Commercial salad dressings are often high in calories and trans fat so create your own with olive oil, flaxseed oil, or sesame oil.
Add avocados to sandwiches and salads or make guacamole. Along with being loaded with healthy fats, they make for a filling and satisfying meal.
Enjoy dairy in moderation.
Eat regularly and keep a food diary
It’s encouraging to know that you only have to lose 7% of your body weight to cut your risk of diabetes in half. And you don’t have to obsessively count calories or starve yourself to do it. Two of the most helpful strategies involve following a regular eating schedule and recording what you eat.

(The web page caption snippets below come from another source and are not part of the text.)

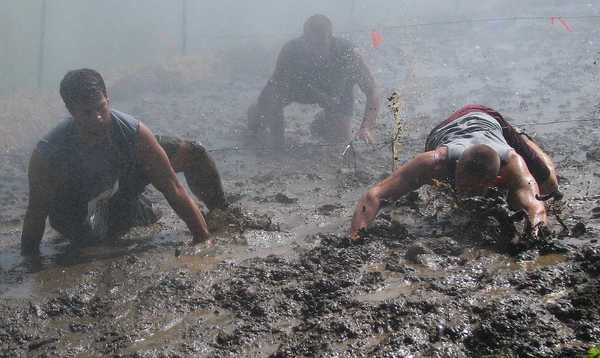 While being blasted by water from snowmaking guns, Tough Mountain Challenge racers plunge through a mudpit under barbed wire during Saturday's 3-mile event that featured 12 obstacles at Sunday River Ski Resort's South Ridge area.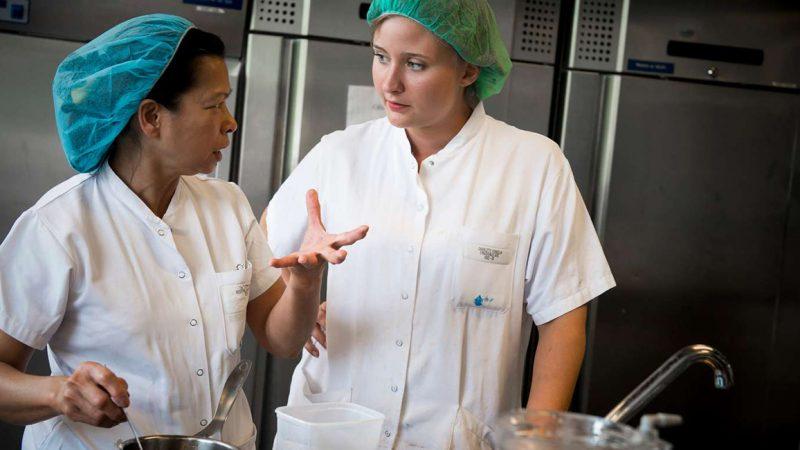 To køkkenassistenter drøftter arbejdet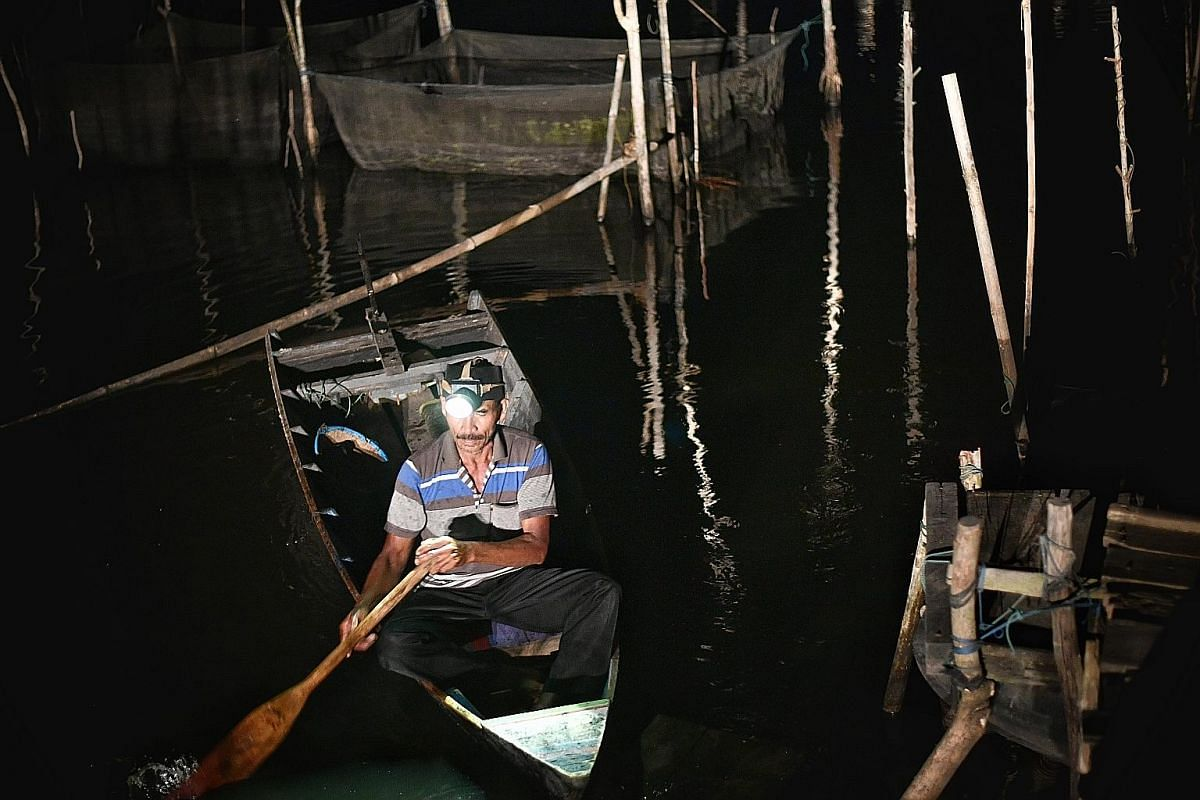Right: A location believed to be an illegal mining pit in Samarinda, the provincial capital of East Kalimantan. Left: Fish breeder Marsulap returning from his fish farm in a mine lake that is now a source of income for his family. Far left: Miner Sug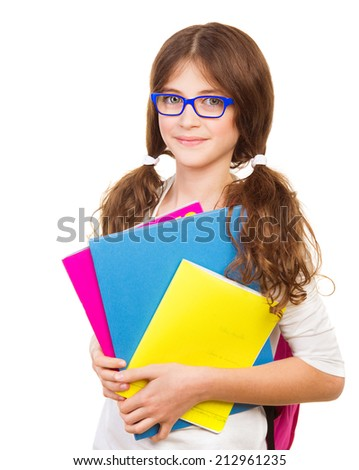 Happy school girl isolated on white background, cute brunette teenager standing and holding books, pretty school kid with cheerful smile, back to school, education and knowledge concept - stock photo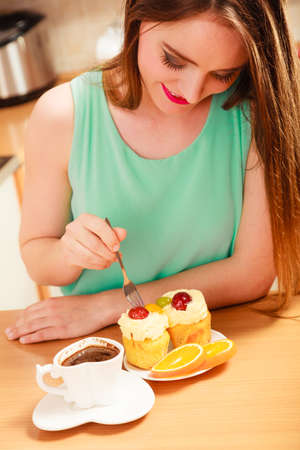 Woman with cup of coffee forking delicious gourmet sweet cream cake cupcake and orange. Glutton girl sitting in kitchen with hot beverage having breakfast. Appetite and gluttony concept.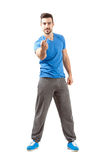 Young athlete in sportswear showing middle finger angry gesture Stock Images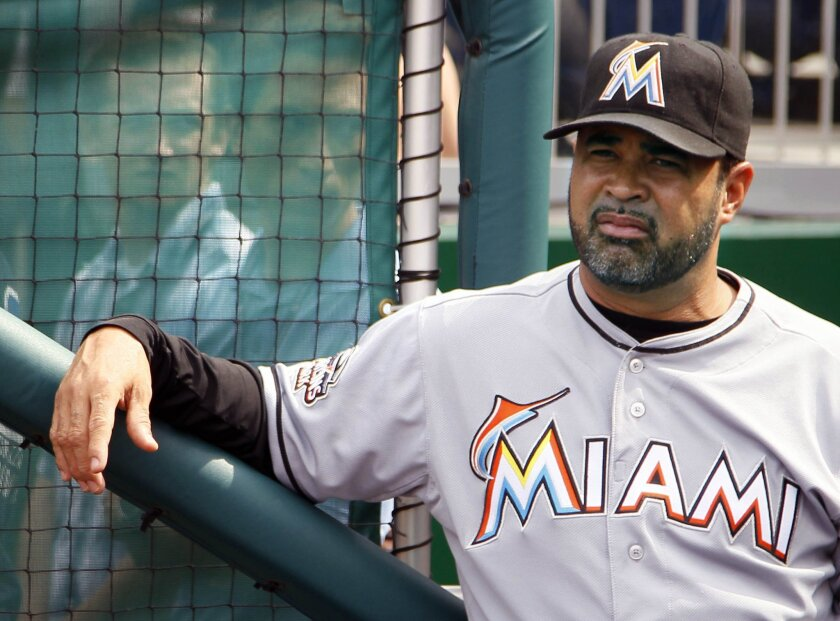 FILE - In this Friday, Aug. 3, 2012 file photo, Miami Marlins manager Ozzie Guillen waits in the dugout before the first baseball game of a doubleheader against the Washington Nationals in Washington. Ozzie Guillen, who led the Chicago White Sox to the 2005 World Series title, has been hired to man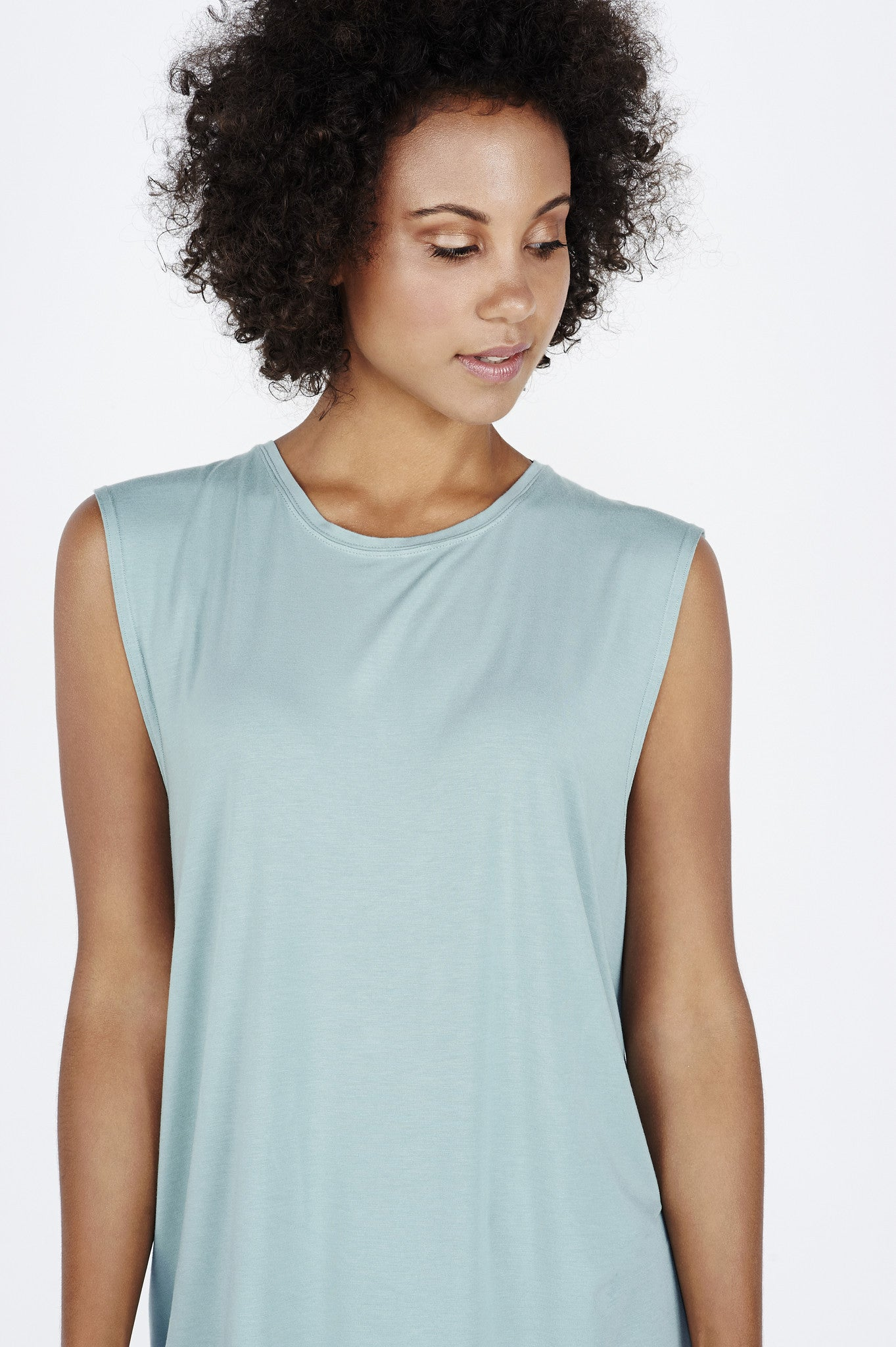 Woman with afro wearing teal BAM.U bamboo muscle tank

Eat at regularly set times


Your body is better able to regulate blood sugar levels—and your weight—when you maintain a regular meal schedule. Aim for moderate and consistent portion sizes for each meal.

  • Start your day off with a good breakfast. It will provide energy as well as steady blood sugar levels.
  • Eat regular small meals—up to 6 per day. Eating regularly will help you keep your portions in check.
  • Keep calorie intake the same. To regulate blood sugar levels, try to eat roughly the same amount every day, rather than overeating one day or at one meal, and then skimping the next.

Keep a food diary


A recent study found that people who kept a food diary lost twice as much weight as those who didn’t. Why? A written record helps you identify problem areas—such as your afternoon snack or your morning latte—where you’re getting more calories than you realized. It also increases your awareness of what, why, and how much you’re eating, which helps you cut back on mindless snacking


Get more active


Exercise can help you manage your weight and may improve your insulin sensitivity. An easy way to start exercising is to walk for 30 minutes a day (or for three 10-minute sessions if that’s easier). You can also try swimming, biking, or any other moderate-intensity activity that has you working up a light sweat and breathing harder.